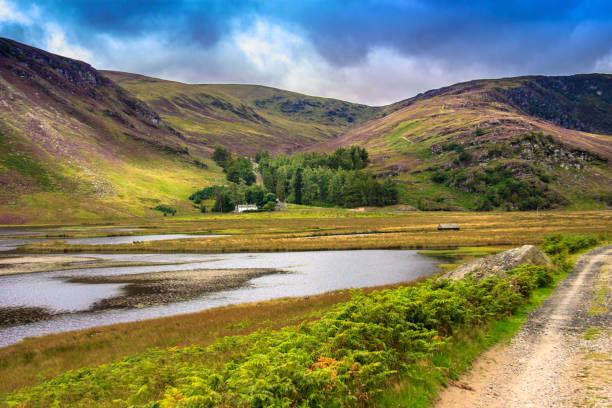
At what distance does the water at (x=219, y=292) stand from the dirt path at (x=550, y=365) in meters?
24.1

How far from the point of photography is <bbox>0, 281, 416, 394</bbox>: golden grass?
1969cm

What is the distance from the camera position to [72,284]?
4522cm

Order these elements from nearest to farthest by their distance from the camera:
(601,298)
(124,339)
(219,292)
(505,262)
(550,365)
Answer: (550,365), (601,298), (124,339), (505,262), (219,292)

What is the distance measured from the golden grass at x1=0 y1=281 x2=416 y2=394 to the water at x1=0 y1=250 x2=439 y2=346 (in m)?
4.48

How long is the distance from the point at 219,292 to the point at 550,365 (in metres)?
32.9

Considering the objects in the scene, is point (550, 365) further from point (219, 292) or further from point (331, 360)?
point (219, 292)

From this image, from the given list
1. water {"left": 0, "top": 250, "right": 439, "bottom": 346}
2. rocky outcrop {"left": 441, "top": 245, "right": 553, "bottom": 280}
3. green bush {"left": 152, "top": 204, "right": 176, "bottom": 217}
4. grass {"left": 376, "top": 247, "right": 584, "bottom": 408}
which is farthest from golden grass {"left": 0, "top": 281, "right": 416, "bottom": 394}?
green bush {"left": 152, "top": 204, "right": 176, "bottom": 217}

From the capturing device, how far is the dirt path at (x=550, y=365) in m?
10.7

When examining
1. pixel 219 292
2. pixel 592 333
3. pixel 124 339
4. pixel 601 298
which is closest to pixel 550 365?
pixel 592 333

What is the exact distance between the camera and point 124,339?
2373 cm

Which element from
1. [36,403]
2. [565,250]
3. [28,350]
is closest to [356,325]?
[36,403]

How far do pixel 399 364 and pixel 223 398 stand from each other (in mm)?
6269

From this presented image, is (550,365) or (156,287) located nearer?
(550,365)

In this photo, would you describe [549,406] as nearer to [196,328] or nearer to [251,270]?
[196,328]
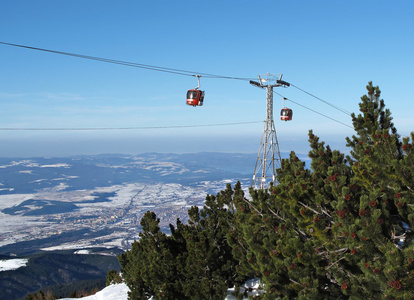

# # # # #

◆ PROBLEM DESCRIPTION ◆
Output everything from the line containing "What is the distance measured" down to the end of the rows as a JSON list of strings, one string per line, with blank lines skipped. Leave the pictures out of the answer.

◆ SOLUTION ◆
[
  "What is the distance measured from the golden grass at x1=0 y1=281 x2=416 y2=394 to the water at x1=0 y1=250 x2=439 y2=346 (in m)?",
  "4.48",
  "How long is the distance from the point at 219,292 to the point at 550,365 (in metres)?",
  "32.9",
  "Considering the objects in the scene, is point (550, 365) further from point (219, 292) or further from point (331, 360)?",
  "point (219, 292)",
  "From this image, from the given list",
  "1. water {\"left\": 0, \"top\": 250, \"right\": 439, \"bottom\": 346}",
  "2. rocky outcrop {\"left\": 441, \"top\": 245, \"right\": 553, \"bottom\": 280}",
  "3. green bush {\"left\": 152, \"top\": 204, \"right\": 176, \"bottom\": 217}",
  "4. grass {\"left\": 376, \"top\": 247, \"right\": 584, \"bottom\": 408}",
  "which is farthest from golden grass {\"left\": 0, \"top\": 281, \"right\": 416, \"bottom\": 394}?",
  "green bush {\"left\": 152, \"top\": 204, \"right\": 176, \"bottom\": 217}",
  "From the capturing device, how far is the dirt path at (x=550, y=365) in m?",
  "10.7",
  "When examining",
  "1. pixel 219 292",
  "2. pixel 592 333",
  "3. pixel 124 339",
  "4. pixel 601 298",
  "which is closest to pixel 550 365?",
  "pixel 592 333",
  "What is the exact distance between the camera and point 124,339?",
  "2373 cm",
  "Which element from",
  "1. [36,403]",
  "2. [565,250]",
  "3. [28,350]",
  "is closest to [356,325]?",
  "[36,403]",
  "How far do pixel 399 364 and pixel 223 398 stand from each other (in mm)?",
  "6269",
  "From this presented image, is (550,365) or (156,287) located nearer?",
  "(550,365)",
  "In this photo, would you describe [549,406] as nearer to [196,328] or nearer to [251,270]?",
  "[196,328]"
]